Ta-daaa – 180 Days of Magic

Sleights of moment, waving the family wand

Which way did summer go?

Posted by PlayGroundology on September 24, 2008

The Smith Cordeau family has packed up and headed south. We were feeling just a touch jilted by the summer that never was. We’re not really complaining though because we played in some Pacific coast sun in May and are now feeling the heat under Caribbean skies.

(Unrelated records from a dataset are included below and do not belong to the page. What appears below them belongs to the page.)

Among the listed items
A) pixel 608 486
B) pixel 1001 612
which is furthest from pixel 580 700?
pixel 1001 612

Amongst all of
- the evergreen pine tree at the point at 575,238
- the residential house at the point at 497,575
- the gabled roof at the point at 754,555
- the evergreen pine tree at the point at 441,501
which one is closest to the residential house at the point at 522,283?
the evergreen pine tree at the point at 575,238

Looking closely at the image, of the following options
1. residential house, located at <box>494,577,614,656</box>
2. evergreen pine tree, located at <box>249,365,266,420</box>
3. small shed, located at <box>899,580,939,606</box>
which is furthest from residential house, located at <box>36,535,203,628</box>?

This illustration pretty accurately captures our mood, excitement and joie de vivre. The family portrait in water-based marker was rendered by 6-year-old artist Passy Vinet earlier this summer while visiting her family in Ville Mercier. Passy’s dad Jean and I met 30 years ago as participants on a Canada World Youth exchange with Sénégal. On the afternoon of the portrait, Passy canvassed each of us about our favourite colours. She didn’t tell us what she was cooking up. An hour or so later with a flourish and a smile, she presented us with this beautiful piece of art. It’s a gift that we’ll treasure forever. We don’t have Passy’s wonderful fashion flair but if we did these are the colours we’d be wearing.

Monday morning we dragged our butts out of bed at 3h00 for a 3h45 departure to Robert L. Stanfield Airport. Noah-David had been counting the sleeps for a week so he was pretty psyched to roll out of the sack and get bundled and buckled into his car seat. Nellie-Rose on the other hand had no idea what was about to unfold. She’d already done the long distance deal to San Diego in May so we were pretty sure she would be up to it. There is only a 1 hour time difference between Nova Scotia and Barbados which makes body and sleep adjustments much easier.

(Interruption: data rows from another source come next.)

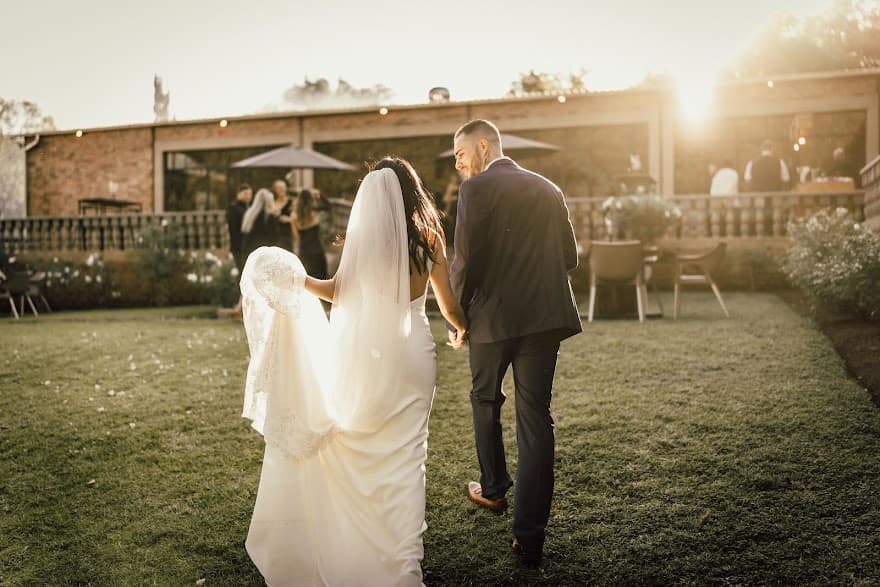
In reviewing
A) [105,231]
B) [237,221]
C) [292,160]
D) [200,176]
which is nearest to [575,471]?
[237,221]

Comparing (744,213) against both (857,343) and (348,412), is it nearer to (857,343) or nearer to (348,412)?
(857,343)

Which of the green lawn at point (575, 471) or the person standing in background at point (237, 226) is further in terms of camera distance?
the person standing in background at point (237, 226)

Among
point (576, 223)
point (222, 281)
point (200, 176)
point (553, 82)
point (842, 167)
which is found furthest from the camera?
point (553, 82)

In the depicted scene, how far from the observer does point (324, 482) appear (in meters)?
3.17

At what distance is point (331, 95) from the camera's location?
1287 inches

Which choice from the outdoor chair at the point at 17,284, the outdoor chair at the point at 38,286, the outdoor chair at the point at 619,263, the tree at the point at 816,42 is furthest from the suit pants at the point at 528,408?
the tree at the point at 816,42

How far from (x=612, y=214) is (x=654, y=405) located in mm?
5004

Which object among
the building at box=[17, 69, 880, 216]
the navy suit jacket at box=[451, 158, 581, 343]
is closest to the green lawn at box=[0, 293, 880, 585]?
the navy suit jacket at box=[451, 158, 581, 343]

After circling the periphery of the airport parking area twice thanks to construction, bad signage and a broken ticket dispensing machine, I made my way to the only other available parking that requires a shuttle ride to get back to the terminal. It’s now about 4h30 and Mélanie is waiting for me with the kids and 9 or so assorted pieces of luggage. She’s looking forward to my quick reappearance and I’m out dipsy-doodling trying to find a spot to park our chariot for the next 3 weeks. I asked the driver of the shuttle how long it would be before he pushed off. He thought it might be 5 to 10 minutes before he filled it up. I told him my situation – wife with 2 kids under 3 waiting with luggage a go-go. He radioed in his dispatcher and let him know that he was leaving right away. Nice gentleman – thanks again.

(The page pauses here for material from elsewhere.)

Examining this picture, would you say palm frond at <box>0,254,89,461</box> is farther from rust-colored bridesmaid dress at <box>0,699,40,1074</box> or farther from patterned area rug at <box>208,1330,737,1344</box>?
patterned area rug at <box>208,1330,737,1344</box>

Overjoyed might be a bit of an exaggeration but Mélanie was glad to see me approaching. At this time there were very few people checking in which was fortunate because it resulted in us getting some personalized and very helpful assistance. As the boarding card dispenser couldn’t read my chip card (a yet to be perfected technology these chips) one of the agents took us directly to her station allowing us to get past that glitch. This individual was absolutely superb – empathetic, sympathetic, a customer service dream. She took us under her wing and dispatched us with the minimum of fuss all the while engaging in small talk with Nellie and Noah and larger talk with us. Her and I are the same age which she picked up from my passport and she too had started a family later in life. Her parting words to me were, “you look after yourself for those babies.” Her bagging, tagging, lifting, checking and printing took about 20 minutes and was all with a smile, all in a day’s work. With 2 little ones hanging off us and a serious insufficiency of sleep this agent was manna from heaven. Thanks…

We spent 7 hours on planes that day and the 2 sproglets were better than best. They got the sleep that they needed and managed to live within the space confines of economy seats. With Nellie-Rose always on one of our laps it was tight by times. She was Miss Social Butterfly giggling, cooing and making eyes with everyone around her. Her funful gregariousness was like a repeat command performance that Noah had made a couple of years earlier on a flight to Scotland en route to an adventure to the Outer Hebrides. When we landed at Sir Grantley Adams International Airport, Noah-David broke out into a spontaneous Barbados song that had everyone on board smiling.

The moment that we stepped out the rear door of the plane and started down the stairs to the tarmac, we knew without a doubt that summer had made it this far. There was a humid wall of heat that we shimmered through as we made our way to the zig-zag processing line. We still had to get through Customs, get the car hire and make our way to my former mother-in-law’s house.

More on that in our next post.

For now, we’re safe, hot and happy in Barbados. Sunrise at 6h00 and sundown at 6h30 providing plenty of opportunity for all of us to discover new places and for me to reacquaint myself with old haunts.